The pallor of death hangs over The History of Love like… well, the Grim Reaper himself. We'll deal with grief in a minute, but first we have to talk about death. Leo spends most of his days fixated on his inevitable death—fearing it, courting it, or just plain wondering about it. His memories of his loved ones often include some reference to the times of their deaths too, almost turning their status as "dead" into a characteristic, or personality trait. Even his embrace of life is a direct reaction to his constant thoughts of death. Death is everywhere in this book, but foremost in Leo's worried mind.
Questions About Death
As a child, Leo is very afraid of death. Why does meeting his Alma remove this fear?
What is the role that obituaries play in the novel? Why are Litvinoff and Gursky so consumed by them?
Leo seems to argue that his years spent in hiding have made him invisible and have robbed him of life. So why does he still think he's entitled to a death?

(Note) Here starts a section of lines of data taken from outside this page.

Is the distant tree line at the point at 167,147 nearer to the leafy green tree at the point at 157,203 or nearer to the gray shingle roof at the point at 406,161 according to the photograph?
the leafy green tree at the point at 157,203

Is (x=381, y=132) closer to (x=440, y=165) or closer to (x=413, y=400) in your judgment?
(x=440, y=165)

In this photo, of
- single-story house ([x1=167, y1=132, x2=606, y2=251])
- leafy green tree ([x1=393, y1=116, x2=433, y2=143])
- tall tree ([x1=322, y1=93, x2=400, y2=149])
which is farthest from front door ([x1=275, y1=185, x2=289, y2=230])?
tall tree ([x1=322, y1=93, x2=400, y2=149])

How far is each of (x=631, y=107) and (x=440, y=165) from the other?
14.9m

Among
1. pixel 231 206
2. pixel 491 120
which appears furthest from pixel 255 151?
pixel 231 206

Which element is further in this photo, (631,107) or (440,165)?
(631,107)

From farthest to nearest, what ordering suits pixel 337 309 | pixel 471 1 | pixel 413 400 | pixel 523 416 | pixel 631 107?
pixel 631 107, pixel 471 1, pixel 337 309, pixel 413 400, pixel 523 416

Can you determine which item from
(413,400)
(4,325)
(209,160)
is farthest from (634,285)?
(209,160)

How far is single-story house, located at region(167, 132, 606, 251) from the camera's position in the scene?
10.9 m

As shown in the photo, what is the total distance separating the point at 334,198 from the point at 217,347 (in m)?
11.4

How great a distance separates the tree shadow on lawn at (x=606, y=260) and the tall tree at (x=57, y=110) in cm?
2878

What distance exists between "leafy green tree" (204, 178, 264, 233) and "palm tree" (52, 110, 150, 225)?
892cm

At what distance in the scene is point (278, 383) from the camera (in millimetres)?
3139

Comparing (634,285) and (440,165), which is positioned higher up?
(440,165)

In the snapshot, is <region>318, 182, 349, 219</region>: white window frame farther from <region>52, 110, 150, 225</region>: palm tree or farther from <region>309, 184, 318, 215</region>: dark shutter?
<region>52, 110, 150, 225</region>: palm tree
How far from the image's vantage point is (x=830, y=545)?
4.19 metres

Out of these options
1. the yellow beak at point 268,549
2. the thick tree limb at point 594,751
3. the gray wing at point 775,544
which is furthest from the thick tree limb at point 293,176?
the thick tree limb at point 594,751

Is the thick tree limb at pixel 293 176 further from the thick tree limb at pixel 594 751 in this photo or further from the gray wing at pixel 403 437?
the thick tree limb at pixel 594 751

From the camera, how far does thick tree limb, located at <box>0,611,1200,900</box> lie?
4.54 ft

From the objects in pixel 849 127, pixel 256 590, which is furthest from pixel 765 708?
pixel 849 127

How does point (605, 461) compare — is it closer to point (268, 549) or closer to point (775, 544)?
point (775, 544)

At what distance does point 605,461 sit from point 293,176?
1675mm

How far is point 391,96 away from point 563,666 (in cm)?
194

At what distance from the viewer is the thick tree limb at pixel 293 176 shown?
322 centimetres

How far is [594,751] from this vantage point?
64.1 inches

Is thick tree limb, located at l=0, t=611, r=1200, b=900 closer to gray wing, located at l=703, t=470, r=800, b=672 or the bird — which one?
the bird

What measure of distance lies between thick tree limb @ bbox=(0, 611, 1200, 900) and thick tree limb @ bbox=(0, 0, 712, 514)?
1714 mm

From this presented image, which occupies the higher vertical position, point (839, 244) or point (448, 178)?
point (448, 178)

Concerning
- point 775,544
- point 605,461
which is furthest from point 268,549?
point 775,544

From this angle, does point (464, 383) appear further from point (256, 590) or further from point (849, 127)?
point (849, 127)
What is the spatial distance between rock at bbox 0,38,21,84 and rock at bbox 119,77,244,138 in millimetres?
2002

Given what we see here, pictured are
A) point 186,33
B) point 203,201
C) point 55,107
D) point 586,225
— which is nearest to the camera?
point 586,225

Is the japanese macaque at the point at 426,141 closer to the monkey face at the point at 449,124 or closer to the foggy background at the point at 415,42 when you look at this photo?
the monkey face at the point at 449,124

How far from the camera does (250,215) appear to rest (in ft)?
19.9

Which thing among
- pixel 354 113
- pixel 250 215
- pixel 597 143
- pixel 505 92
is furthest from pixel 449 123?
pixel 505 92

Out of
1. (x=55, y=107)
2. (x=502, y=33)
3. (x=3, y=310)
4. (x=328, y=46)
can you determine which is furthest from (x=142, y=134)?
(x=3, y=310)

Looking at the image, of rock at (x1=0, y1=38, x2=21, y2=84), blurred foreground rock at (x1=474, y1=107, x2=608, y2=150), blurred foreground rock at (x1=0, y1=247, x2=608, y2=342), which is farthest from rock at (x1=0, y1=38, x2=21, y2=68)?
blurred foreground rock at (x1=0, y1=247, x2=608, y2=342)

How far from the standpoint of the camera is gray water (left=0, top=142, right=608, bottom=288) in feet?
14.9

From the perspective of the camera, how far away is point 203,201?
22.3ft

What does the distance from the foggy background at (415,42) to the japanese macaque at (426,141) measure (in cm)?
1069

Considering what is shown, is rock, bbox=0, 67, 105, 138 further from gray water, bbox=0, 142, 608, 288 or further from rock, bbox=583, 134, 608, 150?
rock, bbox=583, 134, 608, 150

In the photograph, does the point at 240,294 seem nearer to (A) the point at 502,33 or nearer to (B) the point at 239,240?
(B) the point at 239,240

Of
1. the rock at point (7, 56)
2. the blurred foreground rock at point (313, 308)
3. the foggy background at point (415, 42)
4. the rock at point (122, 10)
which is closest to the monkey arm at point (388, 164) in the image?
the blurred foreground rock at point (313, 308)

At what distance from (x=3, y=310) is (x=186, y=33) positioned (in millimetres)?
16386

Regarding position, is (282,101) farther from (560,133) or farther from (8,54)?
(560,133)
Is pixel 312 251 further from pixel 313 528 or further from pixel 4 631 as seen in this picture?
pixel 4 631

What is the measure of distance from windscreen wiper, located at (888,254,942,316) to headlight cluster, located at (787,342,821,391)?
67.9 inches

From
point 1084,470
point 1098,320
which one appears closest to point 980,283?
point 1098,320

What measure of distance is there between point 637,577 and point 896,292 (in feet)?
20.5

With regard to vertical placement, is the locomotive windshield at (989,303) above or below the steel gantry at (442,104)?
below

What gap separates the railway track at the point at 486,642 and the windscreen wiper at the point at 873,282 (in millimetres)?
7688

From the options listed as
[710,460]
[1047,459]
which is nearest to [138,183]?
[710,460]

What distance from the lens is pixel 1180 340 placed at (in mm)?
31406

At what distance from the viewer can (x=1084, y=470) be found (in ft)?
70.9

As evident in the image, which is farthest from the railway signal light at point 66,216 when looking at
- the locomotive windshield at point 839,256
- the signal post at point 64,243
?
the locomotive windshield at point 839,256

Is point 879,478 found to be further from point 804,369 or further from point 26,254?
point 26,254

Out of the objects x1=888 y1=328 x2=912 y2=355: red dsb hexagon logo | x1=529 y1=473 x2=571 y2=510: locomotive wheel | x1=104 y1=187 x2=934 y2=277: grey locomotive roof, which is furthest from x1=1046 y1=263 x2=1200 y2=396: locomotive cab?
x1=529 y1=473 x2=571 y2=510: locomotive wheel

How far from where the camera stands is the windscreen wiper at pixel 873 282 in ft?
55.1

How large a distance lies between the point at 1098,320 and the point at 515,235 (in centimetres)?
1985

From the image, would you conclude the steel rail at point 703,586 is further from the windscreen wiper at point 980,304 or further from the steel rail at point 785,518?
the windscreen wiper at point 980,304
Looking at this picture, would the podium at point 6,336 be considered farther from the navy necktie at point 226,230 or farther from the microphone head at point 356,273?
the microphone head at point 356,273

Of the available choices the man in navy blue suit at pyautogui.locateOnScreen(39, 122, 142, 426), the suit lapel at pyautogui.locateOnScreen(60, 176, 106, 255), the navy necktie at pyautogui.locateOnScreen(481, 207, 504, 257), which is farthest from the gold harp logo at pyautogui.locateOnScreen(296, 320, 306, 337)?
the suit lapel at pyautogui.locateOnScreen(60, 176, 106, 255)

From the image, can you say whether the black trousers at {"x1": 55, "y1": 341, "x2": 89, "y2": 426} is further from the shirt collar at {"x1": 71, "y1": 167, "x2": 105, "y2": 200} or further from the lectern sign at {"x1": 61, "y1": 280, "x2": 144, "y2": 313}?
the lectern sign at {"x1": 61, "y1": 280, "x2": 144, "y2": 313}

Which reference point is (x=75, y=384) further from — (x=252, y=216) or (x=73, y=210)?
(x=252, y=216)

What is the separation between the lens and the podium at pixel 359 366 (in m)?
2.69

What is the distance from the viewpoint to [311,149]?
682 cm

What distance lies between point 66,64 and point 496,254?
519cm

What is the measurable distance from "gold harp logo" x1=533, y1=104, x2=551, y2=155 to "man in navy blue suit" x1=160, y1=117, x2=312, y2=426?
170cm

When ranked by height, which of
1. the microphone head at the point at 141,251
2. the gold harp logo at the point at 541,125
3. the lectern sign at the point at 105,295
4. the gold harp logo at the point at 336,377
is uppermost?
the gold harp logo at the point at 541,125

"The Death of Leopold Gursky" argues that people start dying the moment they are born. Do you think this is true? How would this perspective shape the way someone lives life?
Chew on This
Although Alma's relationship with death almost comes from her grief over her father's passing, by titling her journal How to Survive in the Wild she reminds us that even young folks must guard against encroaching death.
Litvinoff's illness and his last days are described in detail in order to emphasize that he himself never created anything. Death reaches him in a way it cannot reach Leo, who experiences a kind of second life after having been assumed dead in Poland for all these years.